Before that, it was believed that Palestinian militants attacked Jewish Israelis “because they do not have a state, and we are occupying their lands,” he said. “Now, I know that all of this is not true – the only reason is hatred of Jews.”
Abdel Salam, stuck at home, now spends his days watching the news from Gaza with his brothers, horrified by Israel's Western-backed bombing campaign and its impact on women and children.
Civilians in Efrat and nearby settlements, newly suspicious of their Palestinian neighbors, are arming themselves and conducting night patrols.
The brothers say that the soldiers at the checkpoints outside Al-Arroub are more aggressive than usual.
Hominer says he no longer knows how to interact with Muhammad — or whether their relationship can regain its easy rhythm. He was hurt when Mohammed did not call to check on him and his family after October 7. His in-laws are in the army.
“I really don't know what to do,” he said, staring into the sink's doorway. “I need him, I love him, I’ve been working with him for 20 years.”
“We all love him!” replied a woman with a British accent who had come to collect her dry laundry.
“I really care about him,” Hominer said. “But on the other hand, I don’t know that he cares about me as much.”

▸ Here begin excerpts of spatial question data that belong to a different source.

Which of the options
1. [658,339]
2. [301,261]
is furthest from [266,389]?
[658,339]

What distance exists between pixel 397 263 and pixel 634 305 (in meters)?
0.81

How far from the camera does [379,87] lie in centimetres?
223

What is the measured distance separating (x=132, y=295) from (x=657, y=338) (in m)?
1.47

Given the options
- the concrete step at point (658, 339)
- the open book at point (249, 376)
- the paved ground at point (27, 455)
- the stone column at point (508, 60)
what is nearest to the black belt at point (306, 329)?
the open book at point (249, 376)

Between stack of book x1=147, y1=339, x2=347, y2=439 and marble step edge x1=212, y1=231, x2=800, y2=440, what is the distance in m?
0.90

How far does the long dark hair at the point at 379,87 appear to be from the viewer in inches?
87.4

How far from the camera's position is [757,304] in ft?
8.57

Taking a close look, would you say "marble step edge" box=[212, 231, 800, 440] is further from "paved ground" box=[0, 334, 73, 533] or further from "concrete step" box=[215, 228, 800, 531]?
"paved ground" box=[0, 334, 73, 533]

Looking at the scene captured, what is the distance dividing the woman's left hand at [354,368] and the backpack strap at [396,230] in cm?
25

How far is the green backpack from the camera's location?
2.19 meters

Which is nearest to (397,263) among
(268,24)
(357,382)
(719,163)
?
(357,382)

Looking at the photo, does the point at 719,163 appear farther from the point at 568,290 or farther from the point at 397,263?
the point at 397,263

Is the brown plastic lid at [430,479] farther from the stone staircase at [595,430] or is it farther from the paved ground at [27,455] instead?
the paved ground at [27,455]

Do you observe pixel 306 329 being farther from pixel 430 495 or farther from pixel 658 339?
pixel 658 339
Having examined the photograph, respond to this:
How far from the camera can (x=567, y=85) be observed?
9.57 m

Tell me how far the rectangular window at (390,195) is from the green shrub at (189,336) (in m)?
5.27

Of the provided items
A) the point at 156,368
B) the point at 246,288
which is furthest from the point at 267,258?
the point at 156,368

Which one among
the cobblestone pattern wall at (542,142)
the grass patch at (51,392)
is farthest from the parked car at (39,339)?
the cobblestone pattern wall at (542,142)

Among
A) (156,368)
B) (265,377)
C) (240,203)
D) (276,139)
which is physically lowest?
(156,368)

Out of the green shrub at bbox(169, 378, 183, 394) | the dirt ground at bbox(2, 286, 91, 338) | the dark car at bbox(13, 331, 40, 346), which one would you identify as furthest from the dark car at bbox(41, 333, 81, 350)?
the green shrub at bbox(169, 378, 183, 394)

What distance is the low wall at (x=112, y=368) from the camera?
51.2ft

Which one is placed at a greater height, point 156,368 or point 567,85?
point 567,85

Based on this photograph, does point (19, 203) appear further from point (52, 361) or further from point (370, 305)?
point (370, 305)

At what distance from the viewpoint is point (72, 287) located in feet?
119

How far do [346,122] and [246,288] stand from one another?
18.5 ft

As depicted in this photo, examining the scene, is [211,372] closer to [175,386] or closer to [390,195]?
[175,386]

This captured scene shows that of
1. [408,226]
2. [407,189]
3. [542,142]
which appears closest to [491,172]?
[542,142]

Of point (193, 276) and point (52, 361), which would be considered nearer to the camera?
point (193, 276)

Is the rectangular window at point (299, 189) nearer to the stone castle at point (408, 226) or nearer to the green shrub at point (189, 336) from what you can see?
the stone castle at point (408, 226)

Transporting the shirts to Moroccan's house every day kept the relationship going on some level. Hominer says he gets some help with the business, and Abdel Salam can still make some money, although it's a fraction of what he earned before.
From the brothers' point of view, a Hamas attack was inevitable. Mohammed described it as a response to the tightening Israeli occupation, escalating settler violence and challenges by far-right Jewish activists to the delicate status quo at Jerusalem's Al-Aqsa Mosque, a site of deep religious significance for Jews, Muslims and Christians.
“All this accumulated pressure led to the explosion in Gaza,” he said.
He insists that the family has nothing against Jews. He added: “At the end of the day, we want to live in peace.”
Abdel Salam's brief interactions with Huminer leave little time or space to talk about October 7 or the war in Gaza. “It's better not to talk about it,” he said.
He was distressed because the new restrictions prevented him from visiting Homener after his wife died in October. “If the situation was normal, I would have gone to pay my respects,” he said.
Muhammad fears that “the relationship will disintegrate.”
Abdel Salam, who is more optimistic, noted that his long friendship with Huminer could return to normal, “but it will take some time.”
But his brother disagreed, saying: “It's different this time.”
Sufyan Taha contributed to this report.